È curioso constatare come chi possiede conoscenze tecnologiche, ha frequentato studi superiori, usa il computer, naviga sul web e inevitabilmente entra in contatto con informazioni su vari argomenti, dichiari di essere totalmente privo di strumenti per valutare un referendum. È davvero una questione di ignoranza o, più probabilmente, una scelta deliberata per evitare di rivelare un’opinione condizionata da fattori ideologici? Per alcuni è più comodo evitare di prendere posizione esplicita, perché farlo metterebbe a nudo la mancanza di civismo, altruismo e generosità verso chi sta peggio.

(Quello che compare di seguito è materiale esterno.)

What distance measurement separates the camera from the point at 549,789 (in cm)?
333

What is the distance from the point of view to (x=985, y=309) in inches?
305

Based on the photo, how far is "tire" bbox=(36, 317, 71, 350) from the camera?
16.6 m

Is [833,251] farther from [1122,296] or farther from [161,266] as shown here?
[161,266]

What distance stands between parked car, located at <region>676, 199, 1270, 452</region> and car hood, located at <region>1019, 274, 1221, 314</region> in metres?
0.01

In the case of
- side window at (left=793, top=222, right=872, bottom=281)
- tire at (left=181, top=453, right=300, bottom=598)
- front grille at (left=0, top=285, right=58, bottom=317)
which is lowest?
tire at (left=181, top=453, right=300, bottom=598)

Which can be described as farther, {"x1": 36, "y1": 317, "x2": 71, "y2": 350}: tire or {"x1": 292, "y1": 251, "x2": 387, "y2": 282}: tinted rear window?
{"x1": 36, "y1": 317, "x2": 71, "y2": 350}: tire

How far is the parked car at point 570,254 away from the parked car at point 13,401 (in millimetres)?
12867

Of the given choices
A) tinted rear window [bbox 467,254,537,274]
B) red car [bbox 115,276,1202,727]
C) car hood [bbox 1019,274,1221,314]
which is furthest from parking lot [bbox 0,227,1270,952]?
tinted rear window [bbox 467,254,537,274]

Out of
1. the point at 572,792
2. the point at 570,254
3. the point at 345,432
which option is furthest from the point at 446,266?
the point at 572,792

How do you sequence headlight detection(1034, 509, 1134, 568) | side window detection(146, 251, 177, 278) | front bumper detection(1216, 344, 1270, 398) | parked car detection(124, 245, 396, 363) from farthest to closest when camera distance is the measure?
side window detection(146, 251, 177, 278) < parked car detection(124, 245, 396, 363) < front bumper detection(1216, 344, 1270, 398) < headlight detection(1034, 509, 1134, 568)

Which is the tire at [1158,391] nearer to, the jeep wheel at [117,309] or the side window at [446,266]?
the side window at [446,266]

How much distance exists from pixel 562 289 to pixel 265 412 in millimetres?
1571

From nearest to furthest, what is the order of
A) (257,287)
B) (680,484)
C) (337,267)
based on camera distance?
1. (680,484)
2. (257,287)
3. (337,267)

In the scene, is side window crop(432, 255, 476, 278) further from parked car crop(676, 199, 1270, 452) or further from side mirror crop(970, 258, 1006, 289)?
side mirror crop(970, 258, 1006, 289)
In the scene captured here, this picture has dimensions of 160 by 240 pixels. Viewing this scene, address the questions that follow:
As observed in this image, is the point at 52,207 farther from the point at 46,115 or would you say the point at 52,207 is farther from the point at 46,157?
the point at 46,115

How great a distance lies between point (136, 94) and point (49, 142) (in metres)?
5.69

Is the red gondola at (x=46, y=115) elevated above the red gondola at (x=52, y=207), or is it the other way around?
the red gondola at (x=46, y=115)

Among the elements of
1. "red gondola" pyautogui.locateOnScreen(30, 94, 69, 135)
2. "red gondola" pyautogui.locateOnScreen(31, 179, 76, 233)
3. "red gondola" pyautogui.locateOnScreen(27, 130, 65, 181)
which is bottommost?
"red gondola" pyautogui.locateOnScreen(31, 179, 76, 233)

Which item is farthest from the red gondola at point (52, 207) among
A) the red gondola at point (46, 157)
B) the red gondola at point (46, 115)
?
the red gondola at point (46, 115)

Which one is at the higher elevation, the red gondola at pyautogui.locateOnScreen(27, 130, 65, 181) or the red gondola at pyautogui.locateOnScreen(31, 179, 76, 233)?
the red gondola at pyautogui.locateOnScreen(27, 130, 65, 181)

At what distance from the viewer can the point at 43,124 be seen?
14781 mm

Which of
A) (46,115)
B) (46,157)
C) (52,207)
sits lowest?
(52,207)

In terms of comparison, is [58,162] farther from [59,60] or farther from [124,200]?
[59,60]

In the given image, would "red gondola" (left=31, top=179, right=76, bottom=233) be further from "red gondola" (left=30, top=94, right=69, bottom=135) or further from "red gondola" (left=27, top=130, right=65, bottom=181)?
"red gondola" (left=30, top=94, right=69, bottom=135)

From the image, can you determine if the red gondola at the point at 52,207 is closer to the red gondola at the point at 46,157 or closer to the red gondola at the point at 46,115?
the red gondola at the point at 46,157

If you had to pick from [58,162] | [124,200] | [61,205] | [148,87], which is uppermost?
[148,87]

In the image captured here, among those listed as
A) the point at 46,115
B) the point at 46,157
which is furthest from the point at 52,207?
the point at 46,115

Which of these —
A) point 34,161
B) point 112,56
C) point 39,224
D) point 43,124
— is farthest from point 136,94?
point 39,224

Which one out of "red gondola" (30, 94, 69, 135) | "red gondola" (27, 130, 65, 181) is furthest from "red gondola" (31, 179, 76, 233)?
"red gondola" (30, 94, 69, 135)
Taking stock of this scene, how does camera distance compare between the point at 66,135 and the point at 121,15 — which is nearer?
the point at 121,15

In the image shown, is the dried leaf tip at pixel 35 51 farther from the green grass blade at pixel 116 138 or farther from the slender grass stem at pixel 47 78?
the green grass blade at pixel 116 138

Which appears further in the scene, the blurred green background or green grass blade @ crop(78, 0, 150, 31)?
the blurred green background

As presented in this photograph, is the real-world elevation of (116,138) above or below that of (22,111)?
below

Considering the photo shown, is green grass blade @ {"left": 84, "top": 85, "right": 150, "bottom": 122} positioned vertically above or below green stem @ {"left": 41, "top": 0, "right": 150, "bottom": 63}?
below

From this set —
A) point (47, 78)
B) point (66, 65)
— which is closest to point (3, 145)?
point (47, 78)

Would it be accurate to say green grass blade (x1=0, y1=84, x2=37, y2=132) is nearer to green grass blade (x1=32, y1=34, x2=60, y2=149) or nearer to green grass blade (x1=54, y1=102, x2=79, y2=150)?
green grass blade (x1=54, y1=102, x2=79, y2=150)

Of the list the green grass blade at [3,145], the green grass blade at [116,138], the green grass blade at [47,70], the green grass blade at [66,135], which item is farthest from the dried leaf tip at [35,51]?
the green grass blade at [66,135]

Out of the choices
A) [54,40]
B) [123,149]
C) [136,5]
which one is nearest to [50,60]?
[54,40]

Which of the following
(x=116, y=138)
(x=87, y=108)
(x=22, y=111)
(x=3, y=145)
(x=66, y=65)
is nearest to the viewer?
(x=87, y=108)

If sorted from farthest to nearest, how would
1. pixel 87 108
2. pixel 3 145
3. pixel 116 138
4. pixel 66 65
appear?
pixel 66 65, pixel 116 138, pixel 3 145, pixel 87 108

Dichiarare di non avere contezza di un argomento è spesso
un espediente per evitare di ammettere un’opinione che potrebbe risultare impopolare o poco difendibile.
Vedi Walter, tu hai scelto un approccio diplomatico, lasciando spazio anche a certe posizioni, mentre io preferisco essere più diretto.
Non è questione di rispetto, ma di chiarezza: alcune affermazioni vanno smascherate perché si basano su pretesti poco solidi e distorcono la realtà.
Una domanda semplice attende ancora risposta: qual è il vantaggio nell’astenersi o nel non votare un referendum? Chi si dichiara privo di conoscenze deve necessariamente e apertamente ammettere che la sua scelta
è comunque una presa di posizione.L’astensione o il rifiuto del voto
non sono atti neutri, ma decisioni che hanno effetti concreti sulla collettività, soprattutto sui più deboli.
Questo è un dato di fatto, e chi sceglie di astenersi
lo sa benissimo, ma preferisce
non ammetterlo apertamente. Se davvero non si è in grado di esprimere un giudizio, allora
l’onestà intellettuale imporrebbe il silenzio, non una finta neutralità che è, a tutti gli effetti, una scelta con conseguenze reali.
Se il problema fosse davvero la competenza tecnica,
allora anche il voto politico e amministrativo sarebbe inutile, perché nessuno potrebbe essere qualificato su ogni tema. Eppure, la democrazia garantisce a tutti
il diritto di partecipare, indipendentemente dal livello di specializzazione.
Il referendum, in particolare, rappresenta
l'essenza della democrazia, una conquista che si realizza attraverso la partecipazione, il confronto e la volontà di decidere senza nascondersi dietro falsi pretesti.
P.s.:
Vedo che a quest'ora c’è
IsidoroKZ in "garrita". Bene! Colgo l’occasione per un fugace saluto e vado a nanna.